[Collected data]
-----

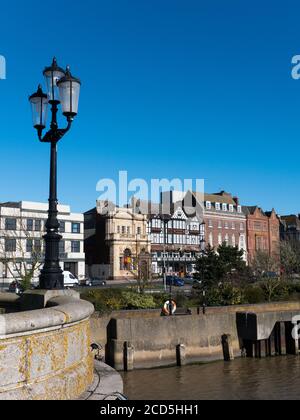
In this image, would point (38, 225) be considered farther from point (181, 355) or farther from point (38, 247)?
point (181, 355)

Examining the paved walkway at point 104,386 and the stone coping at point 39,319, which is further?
the paved walkway at point 104,386

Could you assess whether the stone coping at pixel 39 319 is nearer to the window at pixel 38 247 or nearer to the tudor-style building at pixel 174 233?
the window at pixel 38 247

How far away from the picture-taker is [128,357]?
1966cm

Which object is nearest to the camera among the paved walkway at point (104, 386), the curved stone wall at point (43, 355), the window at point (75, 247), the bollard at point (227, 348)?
the curved stone wall at point (43, 355)

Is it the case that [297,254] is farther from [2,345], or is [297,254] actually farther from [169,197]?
[2,345]

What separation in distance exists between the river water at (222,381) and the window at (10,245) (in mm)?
32981

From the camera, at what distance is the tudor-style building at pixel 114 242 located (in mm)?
68312

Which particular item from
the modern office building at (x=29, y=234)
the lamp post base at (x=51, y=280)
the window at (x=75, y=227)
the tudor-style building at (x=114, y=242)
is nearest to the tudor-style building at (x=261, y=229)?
the tudor-style building at (x=114, y=242)

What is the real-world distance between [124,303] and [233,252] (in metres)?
16.5

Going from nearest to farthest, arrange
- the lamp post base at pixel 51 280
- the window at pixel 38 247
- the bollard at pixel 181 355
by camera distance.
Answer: the lamp post base at pixel 51 280 < the bollard at pixel 181 355 < the window at pixel 38 247

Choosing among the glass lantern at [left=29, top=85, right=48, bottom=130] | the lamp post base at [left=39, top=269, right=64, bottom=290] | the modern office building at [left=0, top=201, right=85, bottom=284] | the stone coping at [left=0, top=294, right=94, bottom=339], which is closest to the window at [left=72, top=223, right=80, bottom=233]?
the modern office building at [left=0, top=201, right=85, bottom=284]

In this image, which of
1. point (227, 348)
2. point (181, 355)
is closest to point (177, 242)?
point (227, 348)

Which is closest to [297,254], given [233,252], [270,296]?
[233,252]

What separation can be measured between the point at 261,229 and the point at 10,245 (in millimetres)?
54208
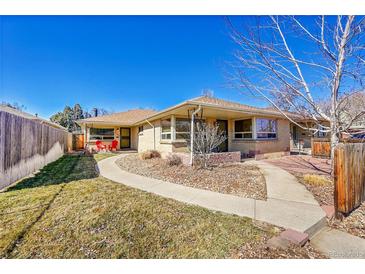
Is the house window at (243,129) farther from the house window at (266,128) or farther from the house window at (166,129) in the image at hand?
the house window at (166,129)

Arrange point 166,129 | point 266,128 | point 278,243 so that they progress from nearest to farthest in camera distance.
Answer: point 278,243, point 166,129, point 266,128

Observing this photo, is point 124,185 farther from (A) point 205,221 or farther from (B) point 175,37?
(B) point 175,37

-----

#### Task to complete:
Copy the entries word for word, from the line containing "From the camera, at" through the line containing "Answer: the lamp", with both of those lines included.

#### Task answer:
From the camera, at what distance is the tudor-style building at pixel 114 242 located (in mm)?
68312

Which particular item from
the modern office building at (x=29, y=234)
the lamp post base at (x=51, y=280)
the window at (x=75, y=227)
the tudor-style building at (x=114, y=242)
is nearest to the tudor-style building at (x=261, y=229)?
the tudor-style building at (x=114, y=242)

What is the real-world distance between [124,303] and [233,252] (in metres)?
16.5

Going from nearest to farthest, arrange
- the lamp post base at pixel 51 280
- the window at pixel 38 247
- the bollard at pixel 181 355
by camera distance.
Answer: the lamp post base at pixel 51 280 < the bollard at pixel 181 355 < the window at pixel 38 247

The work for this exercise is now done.